▶ _Written exercise_: Transcribe the stretch of the records from the line containing "From the choices" through the end of the records, both ends included, character for character.

▶ _Dataset rows_:

##########

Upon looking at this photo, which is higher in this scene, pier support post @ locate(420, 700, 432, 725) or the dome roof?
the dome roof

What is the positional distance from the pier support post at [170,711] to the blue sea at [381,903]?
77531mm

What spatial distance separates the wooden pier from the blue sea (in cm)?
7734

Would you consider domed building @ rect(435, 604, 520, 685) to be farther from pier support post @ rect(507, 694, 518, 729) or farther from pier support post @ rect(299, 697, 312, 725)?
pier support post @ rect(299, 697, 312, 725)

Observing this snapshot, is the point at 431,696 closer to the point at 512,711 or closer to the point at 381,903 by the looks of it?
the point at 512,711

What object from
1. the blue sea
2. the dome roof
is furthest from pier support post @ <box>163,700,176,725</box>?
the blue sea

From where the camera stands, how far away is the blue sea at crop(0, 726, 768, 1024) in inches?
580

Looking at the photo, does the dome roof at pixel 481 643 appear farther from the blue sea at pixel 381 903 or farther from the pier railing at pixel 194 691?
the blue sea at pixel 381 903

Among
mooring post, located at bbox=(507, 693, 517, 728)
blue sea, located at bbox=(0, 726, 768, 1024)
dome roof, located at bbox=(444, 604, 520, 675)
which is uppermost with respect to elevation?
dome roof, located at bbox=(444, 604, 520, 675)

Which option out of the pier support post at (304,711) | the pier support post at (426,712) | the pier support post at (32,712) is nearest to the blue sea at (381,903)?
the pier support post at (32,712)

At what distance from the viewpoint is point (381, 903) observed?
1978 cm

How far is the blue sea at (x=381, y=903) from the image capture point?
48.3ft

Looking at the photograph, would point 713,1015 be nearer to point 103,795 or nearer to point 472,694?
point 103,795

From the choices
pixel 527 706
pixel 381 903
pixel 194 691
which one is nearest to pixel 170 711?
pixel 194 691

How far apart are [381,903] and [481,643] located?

##########

▶ _Answer below_:
From the choices
pixel 527 706
pixel 381 903
pixel 194 691
which one is nearest to pixel 170 711?
pixel 194 691

How far apart are [381,903] and [481,643] located?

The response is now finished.